Nach den Wandlungen in der politischen Landschaft, dem Aufbruch der Völker im sozialistischen Verband hin zu demokratischen Formen der Gesellschaft, zu Pluralismus und nationaler Identität können wir heute feststellen, dass unsere Politik des Bündnisses in den vergangenen 40 Jahren ihrem Auftrag unter den in den jeweiligen Jahrzehnten herrschenden Bedingungen gerecht geworden ist und ihre historische Funktion erfüllt hat. Wir Christdemokraten werden keinem die Hand reichen, der an unseren Erfolgen deuteln, der die Ergebnisse der Geschichte rückgängig machen, der das Haus des Sozialismus demontieren will.
Gerade darum, aus Sorge um unser Land, um unsere Gesellschaftsordnung, um unser gemeinsam Geschaffenes können wir nicht länger denen gegenüber in unseren Reihen schweigen, die den Geschehnissen dieser Tage immer noch nicht den Wert beimessen, der ihnen gebührt.
Wir bekennen:
WIR sind zutiefst besorgt über die derzeitige Situation. Einige Unbelehrbare wollen, wie so oft in der Geschichte, die Zeiger der Uhr festhalten, die gegenwärtigen Prozesse offensichtlich bewusst nicht erkennen und richtig analysieren, unserer Jugend, die in erschütternden Zahlen das Land verließ, "keine Träne nachweinen", unsere Jugend mit wenigen Randalierern als "kopflose Chaoten" diskriminieren und kriminalisieren. Sie empfinden die Massenflucht aus unserem Lande zynisch als "Schulterschluss" der Hiergebliebenen und glauben, mit dem Ruf "Haltet den Dieb" ihre eigenen Fehler und Versäumnisse hinter die Grenzen delegieren zu können.
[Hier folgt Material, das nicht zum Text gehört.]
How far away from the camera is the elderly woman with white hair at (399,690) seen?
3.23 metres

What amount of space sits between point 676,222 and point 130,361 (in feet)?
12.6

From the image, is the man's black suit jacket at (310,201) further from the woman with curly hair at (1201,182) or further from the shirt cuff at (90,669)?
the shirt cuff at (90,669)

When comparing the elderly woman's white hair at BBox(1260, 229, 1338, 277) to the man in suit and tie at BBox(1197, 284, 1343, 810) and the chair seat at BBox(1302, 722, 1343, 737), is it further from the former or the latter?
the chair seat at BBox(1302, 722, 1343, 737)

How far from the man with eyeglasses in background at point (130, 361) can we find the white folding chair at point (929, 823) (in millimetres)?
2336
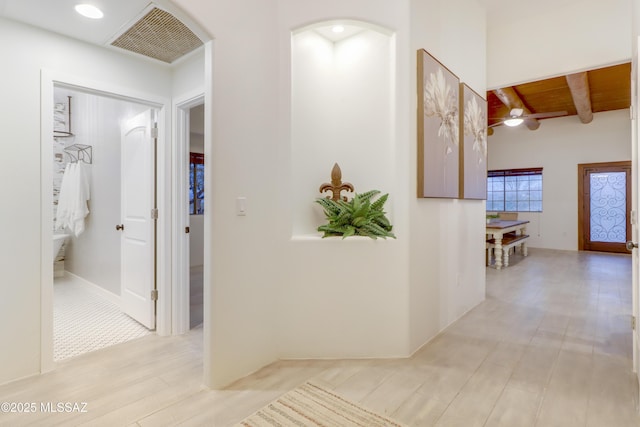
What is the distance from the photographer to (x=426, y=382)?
2020 mm

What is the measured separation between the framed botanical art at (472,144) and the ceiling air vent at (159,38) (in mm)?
2390

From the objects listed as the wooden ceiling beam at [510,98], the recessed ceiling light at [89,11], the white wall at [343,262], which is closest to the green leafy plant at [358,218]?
the white wall at [343,262]

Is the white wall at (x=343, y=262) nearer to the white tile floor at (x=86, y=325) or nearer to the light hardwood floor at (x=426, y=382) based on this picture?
the light hardwood floor at (x=426, y=382)

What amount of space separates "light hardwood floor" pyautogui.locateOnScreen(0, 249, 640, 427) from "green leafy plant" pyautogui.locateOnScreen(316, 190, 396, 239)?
903 millimetres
WIR weinen bittere Tränen um jeden einzelnen, der in diesem Land keine Zukunft mehr erkennen konnte.
WIR sind stolz auf unsere Jugend, die mutig und zukunftsorientiert mit dem Ruf: "Wir bleiben hier" auf die Straße geht und damit Gesprächsbereitschaft und Willen zur Verantwortung beweist.
WIR sind stolz auf unsere Jugend, die uns die Sprache wiedergegeben hat und deren Ruf nach Demokratie im Sozialismus unüberhörbar ist.
WIR schämen uns für die erschreckenden Bilder, die um die Welt gingen und den inneren Zustand dieses Landes nach 40 Jahren dokumentieren.
WIR fordern die Mitglieder unseres Hauptvorstandes auf, nicht mehr einzeln, sondern geschlossen Farbe zu bekennen, Haltung zu zeigen, den Stürmen der Zeit gewachsen zu sein und vor allem sich zu Meinung und Haltung ihrer Mitglieder, deren Vertreter sie sind, zu bekennen.
WIR erwarten Offenheit in unserer Parteipresse, Veröffentlichung von Dokumenten, die ohnehin ihre Adressaten erreichen, Diskussion ihres Gehaltes, Achtung und Wahrung der Pluralität der Meinungen innerhalb der Partei.
WIR fordern die Entwicklung einer Basisdemokratie, um durch Lebendigkeit und Meinungsvielfalt unsere Gesellschaft zu bereichern.
WIR stehen bereit für die Entfaltung des Sozialismus, in dem Widerspruch nicht mehr als Widerstand verteufelt wird, in dem die Bildung von Mehrheiten und die Tolerierung von Minderheiten zu den staatserhaltenden demokratischen Spielregeln gehören und nicht nur in der Verfassung verankert, sondern von allen, die politische Verantwortung tragen, praktiziert werden.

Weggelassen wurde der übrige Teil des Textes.